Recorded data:

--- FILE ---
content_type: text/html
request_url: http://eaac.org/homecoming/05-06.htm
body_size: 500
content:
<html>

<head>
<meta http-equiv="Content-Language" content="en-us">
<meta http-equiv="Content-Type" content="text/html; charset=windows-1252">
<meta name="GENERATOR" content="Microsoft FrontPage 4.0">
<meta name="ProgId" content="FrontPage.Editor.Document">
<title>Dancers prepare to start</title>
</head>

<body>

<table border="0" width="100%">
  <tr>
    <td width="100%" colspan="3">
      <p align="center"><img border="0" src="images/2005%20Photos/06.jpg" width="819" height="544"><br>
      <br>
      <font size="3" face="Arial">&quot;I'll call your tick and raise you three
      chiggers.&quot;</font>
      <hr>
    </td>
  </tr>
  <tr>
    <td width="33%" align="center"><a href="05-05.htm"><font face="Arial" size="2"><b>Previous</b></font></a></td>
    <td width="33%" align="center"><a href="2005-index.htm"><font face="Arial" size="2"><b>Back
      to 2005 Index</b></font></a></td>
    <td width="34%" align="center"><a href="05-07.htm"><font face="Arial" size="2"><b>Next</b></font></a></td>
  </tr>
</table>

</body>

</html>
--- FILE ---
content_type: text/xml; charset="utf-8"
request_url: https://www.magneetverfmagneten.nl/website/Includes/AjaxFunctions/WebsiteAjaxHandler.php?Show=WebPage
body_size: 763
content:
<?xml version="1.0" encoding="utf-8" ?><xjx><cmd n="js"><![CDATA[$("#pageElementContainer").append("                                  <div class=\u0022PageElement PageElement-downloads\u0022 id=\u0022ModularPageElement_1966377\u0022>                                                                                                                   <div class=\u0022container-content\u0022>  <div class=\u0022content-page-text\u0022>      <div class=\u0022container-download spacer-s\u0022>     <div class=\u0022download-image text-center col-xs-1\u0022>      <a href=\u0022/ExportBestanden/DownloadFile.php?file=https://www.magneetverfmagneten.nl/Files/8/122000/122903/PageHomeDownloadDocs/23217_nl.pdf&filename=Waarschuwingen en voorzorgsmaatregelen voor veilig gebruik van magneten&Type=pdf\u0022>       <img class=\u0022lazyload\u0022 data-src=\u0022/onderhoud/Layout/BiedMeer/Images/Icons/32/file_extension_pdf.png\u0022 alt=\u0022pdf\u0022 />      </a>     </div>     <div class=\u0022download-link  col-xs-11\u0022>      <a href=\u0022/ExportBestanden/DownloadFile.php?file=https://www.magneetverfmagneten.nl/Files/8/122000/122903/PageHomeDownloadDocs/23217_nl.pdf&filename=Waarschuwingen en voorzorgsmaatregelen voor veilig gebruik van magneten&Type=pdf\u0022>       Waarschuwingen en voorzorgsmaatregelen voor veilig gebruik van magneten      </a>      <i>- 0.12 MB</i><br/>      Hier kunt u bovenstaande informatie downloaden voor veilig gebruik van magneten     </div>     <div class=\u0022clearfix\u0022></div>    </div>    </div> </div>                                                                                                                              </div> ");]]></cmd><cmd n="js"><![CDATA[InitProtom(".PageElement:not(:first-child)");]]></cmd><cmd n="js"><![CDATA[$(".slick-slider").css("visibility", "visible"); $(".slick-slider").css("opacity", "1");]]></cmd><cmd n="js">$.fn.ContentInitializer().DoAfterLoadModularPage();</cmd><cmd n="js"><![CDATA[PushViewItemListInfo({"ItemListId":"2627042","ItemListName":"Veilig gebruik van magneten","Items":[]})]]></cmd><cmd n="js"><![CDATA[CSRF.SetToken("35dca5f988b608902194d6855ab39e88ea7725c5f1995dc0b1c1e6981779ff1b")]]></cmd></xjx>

_ASSIGNED TASK_
Extract each line holding the word "equiv" from the records.

_EXERCISE ANSWER_
<meta http-equiv="Content-Language" content="en-us">
<meta http-equiv="Content-Type" content="text/html; charset=windows-1252">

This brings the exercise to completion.